● The exercise: Copy the lines below verbatim, with nothing changed.
────
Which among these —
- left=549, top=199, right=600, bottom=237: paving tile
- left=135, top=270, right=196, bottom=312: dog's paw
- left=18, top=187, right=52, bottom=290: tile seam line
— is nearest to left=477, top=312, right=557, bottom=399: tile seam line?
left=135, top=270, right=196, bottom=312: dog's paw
────
● Task output:
Which among these —
- left=549, top=199, right=600, bottom=237: paving tile
- left=135, top=270, right=196, bottom=312: dog's paw
- left=18, top=187, right=52, bottom=290: tile seam line
— is nearest to left=477, top=312, right=557, bottom=399: tile seam line?
left=135, top=270, right=196, bottom=312: dog's paw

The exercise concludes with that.